Hallucination? That was not recorded as a side effect of any of the suit’s medications. What he had just seen had to be real. Guardian of Travel, true to its word, had opened a transfer field leading back to the middle of Iceworld. It would open “at regular intervals.” What did that mean to something like Guardian of Travel? Once a day, once a year, once a millennium? Maybe he had seen its only appearance in a million years.
Ben stared and stared, but the shimmering sphere did not return. He closed his eyes again, and when he opened them the brighter glow in the clouds that marked the sun’s position had changed. It stood lower in the sky.
Soon afterwards, Darya Lang climbed into the car.
“How are you?” she said. It was what they all said when they came in to check his condition—that, and little more. But this time Darya went on, “We’ve been clocking the rate of movement of the sun, and in another two hours it will be dark. We can’t possibly all fit into this car, and Teri Dahl has found a much better place for us to spend the night.”
“I saw the transfer field again, the one that links this world with the interior of Iceworld.”
“Did you? That’s interesting.” But Darya was not listening, because she at once went on, “Ben, what I’m going to do may hurt you. I have to walk us to the place that Teri Dahl found. I’ll keep the car’s movements as smooth as possible, but let me know if you feel any discomfort.”
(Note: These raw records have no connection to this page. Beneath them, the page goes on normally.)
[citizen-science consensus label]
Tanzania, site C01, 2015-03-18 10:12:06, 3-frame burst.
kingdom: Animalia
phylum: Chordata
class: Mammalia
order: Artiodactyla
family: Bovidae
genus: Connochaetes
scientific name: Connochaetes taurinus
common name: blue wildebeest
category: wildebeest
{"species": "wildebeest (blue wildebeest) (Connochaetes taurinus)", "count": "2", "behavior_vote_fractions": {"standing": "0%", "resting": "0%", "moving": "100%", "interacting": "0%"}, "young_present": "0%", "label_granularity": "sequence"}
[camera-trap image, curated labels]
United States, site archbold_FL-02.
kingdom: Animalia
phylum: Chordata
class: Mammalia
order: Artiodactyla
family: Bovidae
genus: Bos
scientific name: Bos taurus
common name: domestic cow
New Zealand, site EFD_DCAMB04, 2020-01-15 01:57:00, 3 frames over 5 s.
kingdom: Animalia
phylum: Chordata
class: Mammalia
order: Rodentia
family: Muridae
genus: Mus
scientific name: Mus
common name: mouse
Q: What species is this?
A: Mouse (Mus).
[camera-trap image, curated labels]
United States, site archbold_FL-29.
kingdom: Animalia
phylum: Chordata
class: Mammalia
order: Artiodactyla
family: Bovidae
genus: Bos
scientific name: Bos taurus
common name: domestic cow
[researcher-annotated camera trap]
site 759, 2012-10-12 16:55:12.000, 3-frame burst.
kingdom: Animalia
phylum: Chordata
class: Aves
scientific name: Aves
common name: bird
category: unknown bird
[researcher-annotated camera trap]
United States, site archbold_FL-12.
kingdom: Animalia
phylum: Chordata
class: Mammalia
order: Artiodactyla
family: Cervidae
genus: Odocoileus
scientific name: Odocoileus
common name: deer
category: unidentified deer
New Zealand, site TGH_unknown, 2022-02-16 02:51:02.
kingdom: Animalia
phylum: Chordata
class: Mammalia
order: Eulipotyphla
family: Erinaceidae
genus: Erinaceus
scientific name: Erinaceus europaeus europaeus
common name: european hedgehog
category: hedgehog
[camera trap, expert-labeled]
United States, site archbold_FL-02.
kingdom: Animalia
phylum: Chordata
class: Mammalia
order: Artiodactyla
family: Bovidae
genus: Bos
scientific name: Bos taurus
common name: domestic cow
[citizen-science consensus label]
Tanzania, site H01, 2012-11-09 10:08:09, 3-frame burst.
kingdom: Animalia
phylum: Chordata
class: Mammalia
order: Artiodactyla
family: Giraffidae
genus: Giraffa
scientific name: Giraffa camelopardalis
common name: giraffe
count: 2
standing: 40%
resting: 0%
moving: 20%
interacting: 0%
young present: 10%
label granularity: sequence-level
Discomfort? Ben felt rage. He wished that he could be anywhere but here. To everyone else in the party he was a useless dead weight. He had missed his chance. He could have walked thirty meters to the transfer field. Given the choice he would rather be back in the middle of Iceworld, talking to Guardian of Travel. They had left before learning everything that the ancient Builder construct might be able to tell them. There was some sort of super-vortex at the heart of this very planet. Suppose that Ben had asked to be sent there, rather than to the surface? That might have thrown him a million or a billion lightyears. It might have killed him—Guardian of Travel had not described it as a transport vortex. So it killed him. In his present mood he didn’t care.